Paul Hingley, Siemens

Siemens has teamed up with the Cyber Resilience Centre (CRC) for Greater Manchester to help businesses stay secure after surge in COVID-19 related online crime.

The CRC for Greater Manchester are offering a free three-month membership for any business in the region with up to 100 employees.

Membership includes tailored advice, regular news updates and useful tools to help businesses improve their cyber resilience during the COVID-19 outbreak.

The initiative has been launched after Action Fraud reported a 400% increase in COVID-19 related crimes and scams in March, coinciding with the beginning of lockdown.

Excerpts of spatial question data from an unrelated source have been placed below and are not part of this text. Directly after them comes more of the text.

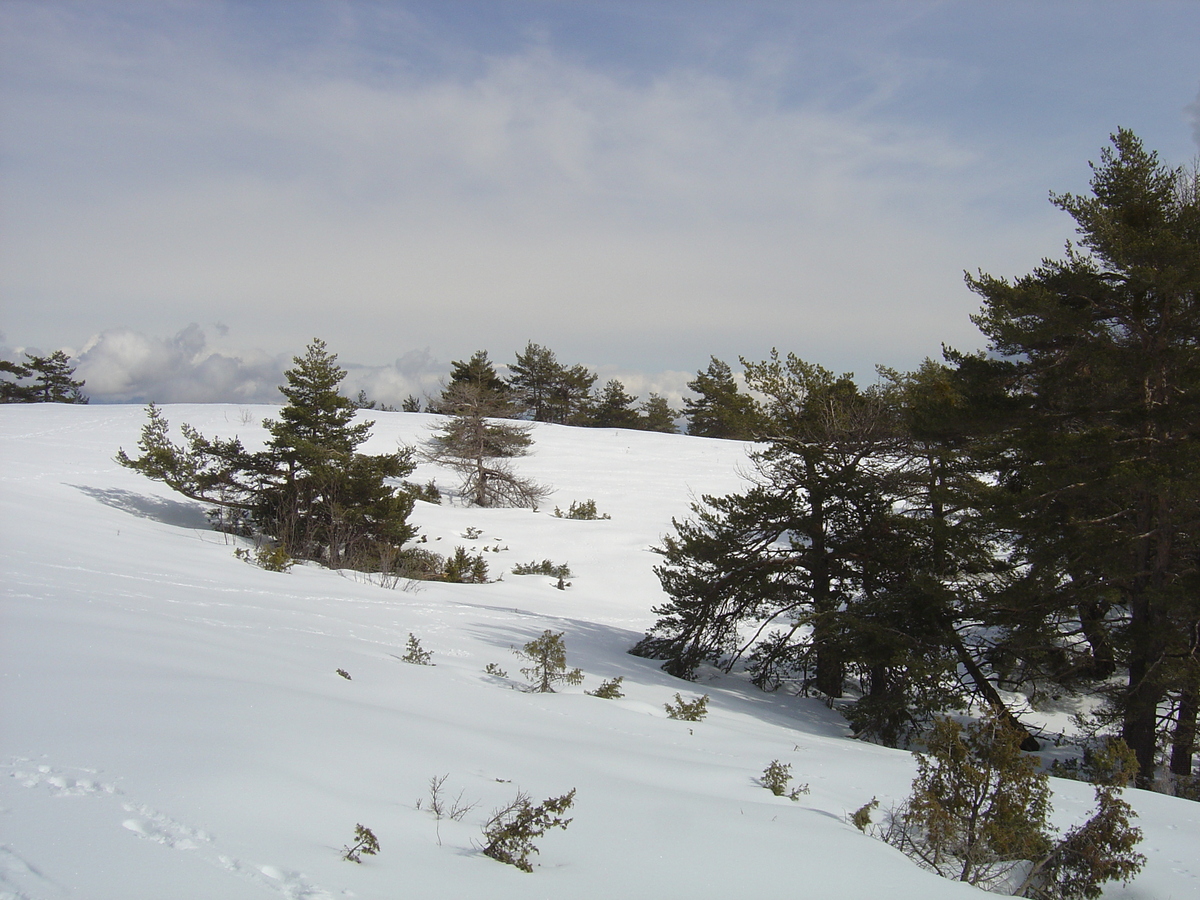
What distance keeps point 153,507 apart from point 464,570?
820 centimetres

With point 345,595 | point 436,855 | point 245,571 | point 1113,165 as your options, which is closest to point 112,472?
point 245,571

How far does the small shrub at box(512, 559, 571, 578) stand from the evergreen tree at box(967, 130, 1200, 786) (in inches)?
435

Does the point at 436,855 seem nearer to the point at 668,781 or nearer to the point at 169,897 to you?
the point at 169,897

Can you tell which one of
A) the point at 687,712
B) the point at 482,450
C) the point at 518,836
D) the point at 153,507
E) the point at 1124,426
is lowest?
the point at 153,507

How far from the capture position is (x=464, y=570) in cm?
1692

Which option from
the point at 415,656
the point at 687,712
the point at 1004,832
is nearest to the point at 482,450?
the point at 415,656

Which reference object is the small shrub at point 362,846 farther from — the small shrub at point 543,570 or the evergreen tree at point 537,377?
the evergreen tree at point 537,377

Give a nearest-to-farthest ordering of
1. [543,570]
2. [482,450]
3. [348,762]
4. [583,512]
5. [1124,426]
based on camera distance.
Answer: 1. [348,762]
2. [1124,426]
3. [543,570]
4. [583,512]
5. [482,450]

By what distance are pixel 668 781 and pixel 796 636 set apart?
11.6m

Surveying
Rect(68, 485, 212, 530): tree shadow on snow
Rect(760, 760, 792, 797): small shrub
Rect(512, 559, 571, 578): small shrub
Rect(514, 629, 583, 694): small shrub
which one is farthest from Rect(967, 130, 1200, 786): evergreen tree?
Rect(68, 485, 212, 530): tree shadow on snow

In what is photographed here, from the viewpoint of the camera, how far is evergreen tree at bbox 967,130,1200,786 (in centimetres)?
799

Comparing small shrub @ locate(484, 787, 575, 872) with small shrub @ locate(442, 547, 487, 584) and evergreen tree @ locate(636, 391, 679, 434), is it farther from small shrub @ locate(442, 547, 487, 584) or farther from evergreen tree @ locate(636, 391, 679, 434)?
evergreen tree @ locate(636, 391, 679, 434)

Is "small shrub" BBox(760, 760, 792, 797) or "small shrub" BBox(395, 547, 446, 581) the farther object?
"small shrub" BBox(395, 547, 446, 581)

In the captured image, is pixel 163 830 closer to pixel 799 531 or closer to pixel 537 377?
pixel 799 531
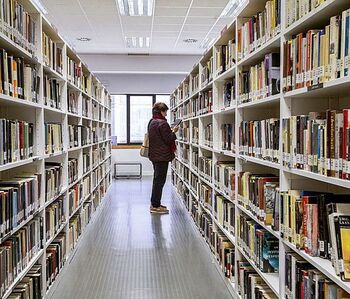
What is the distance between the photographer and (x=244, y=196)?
3029 millimetres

Cybercriminals are looking to exploit vulnerabilities in businesses’ cyber security during this chaotic time as many companies have fewer members checking online systems and more employees working remotely.

The Cyber Resilience Centre for Greater Manchester is a not-for-profit venture between Greater Manchester Police and Manchester Digital, an independent trade organisation for the city region’s digital and tech businesses.

As a partner Siemens, which is headquartered in Manchester, is offering its extensive knowledge around cybersecurity and the industrial threat landscape. Siemens applies IEC 62443 the highest industry standards globally for industrial cyber security. It is also creator of the Charter of Trust at the 2018 Munich Security Conference which has multi-national corporations such as AES, Airbus, Allianz, Atos, Cisco, Daimler, IBM and Dell Technologies among many other companies as signatories.

Cyber-attacks on Industrial Control Systems (ICS), which help run Operational Technology (OT), can interrupt production, damage physical assets, and even result in injury or death to employees and public alike.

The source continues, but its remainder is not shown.